Scene-based spatial questions
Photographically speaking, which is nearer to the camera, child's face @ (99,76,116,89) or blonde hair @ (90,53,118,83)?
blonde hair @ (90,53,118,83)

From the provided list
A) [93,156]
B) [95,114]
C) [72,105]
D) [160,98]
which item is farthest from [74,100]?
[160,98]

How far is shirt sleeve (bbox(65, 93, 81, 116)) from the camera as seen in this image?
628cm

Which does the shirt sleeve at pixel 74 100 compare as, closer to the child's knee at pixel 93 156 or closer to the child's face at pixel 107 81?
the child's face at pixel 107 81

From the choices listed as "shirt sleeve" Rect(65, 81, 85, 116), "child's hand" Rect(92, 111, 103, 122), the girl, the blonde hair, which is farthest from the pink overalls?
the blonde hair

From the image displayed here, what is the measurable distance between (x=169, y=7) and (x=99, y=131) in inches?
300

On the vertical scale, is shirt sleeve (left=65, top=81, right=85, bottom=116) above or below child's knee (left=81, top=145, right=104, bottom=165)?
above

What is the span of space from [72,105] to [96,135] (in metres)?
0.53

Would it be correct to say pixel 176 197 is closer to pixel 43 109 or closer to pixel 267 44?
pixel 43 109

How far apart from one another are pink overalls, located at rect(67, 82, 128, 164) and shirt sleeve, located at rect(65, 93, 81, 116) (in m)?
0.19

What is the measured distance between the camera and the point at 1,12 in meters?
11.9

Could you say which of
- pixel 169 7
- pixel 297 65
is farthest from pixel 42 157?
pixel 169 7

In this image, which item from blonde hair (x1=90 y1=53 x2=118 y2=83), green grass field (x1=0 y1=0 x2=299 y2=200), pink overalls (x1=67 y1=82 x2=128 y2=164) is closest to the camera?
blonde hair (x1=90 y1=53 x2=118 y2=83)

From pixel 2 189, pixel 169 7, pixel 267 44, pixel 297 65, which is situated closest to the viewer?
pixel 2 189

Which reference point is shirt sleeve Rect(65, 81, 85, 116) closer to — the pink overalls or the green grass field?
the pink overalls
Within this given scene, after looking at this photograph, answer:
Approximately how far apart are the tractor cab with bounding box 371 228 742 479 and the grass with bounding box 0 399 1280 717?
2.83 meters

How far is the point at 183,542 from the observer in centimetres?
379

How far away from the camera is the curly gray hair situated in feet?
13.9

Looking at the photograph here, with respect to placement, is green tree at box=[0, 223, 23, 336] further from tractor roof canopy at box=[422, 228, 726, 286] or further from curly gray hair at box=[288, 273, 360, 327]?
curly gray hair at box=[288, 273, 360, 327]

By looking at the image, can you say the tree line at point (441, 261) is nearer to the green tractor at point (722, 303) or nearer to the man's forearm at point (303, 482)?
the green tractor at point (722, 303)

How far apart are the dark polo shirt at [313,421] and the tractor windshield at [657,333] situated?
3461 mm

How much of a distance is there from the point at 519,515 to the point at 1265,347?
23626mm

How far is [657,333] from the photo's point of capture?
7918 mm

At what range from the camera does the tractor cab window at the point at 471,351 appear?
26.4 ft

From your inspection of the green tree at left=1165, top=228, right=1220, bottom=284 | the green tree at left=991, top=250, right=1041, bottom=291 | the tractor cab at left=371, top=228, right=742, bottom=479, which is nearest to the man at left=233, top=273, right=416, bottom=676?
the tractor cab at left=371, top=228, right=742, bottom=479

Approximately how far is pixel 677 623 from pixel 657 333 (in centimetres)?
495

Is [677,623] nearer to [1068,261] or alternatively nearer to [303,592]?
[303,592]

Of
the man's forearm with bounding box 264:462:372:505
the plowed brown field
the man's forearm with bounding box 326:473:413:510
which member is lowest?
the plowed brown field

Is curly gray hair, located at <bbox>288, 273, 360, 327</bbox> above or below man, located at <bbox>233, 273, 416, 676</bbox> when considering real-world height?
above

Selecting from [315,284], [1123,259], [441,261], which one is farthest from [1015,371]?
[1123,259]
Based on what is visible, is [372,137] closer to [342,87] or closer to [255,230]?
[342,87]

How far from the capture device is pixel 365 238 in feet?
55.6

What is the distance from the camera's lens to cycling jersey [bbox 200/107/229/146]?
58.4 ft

OBJECTIVE
Turn the data into a JSON list of strings with one string per line and no blank lines, starting at the line that has "Is curly gray" and going through the end of the data.

IN RESPONSE
[
  "Is curly gray hair, located at <bbox>288, 273, 360, 327</bbox> above or below man, located at <bbox>233, 273, 416, 676</bbox> when considering real-world height?",
  "above",
  "Selecting from [315,284], [1123,259], [441,261], which one is farthest from [1015,371]?",
  "[1123,259]",
  "Based on what is visible, is [372,137] closer to [342,87] or closer to [255,230]?",
  "[342,87]",
  "How far from the capture device is pixel 365 238 in feet?",
  "55.6",
  "What is the distance from the camera's lens to cycling jersey [bbox 200/107/229/146]?",
  "58.4 ft"
]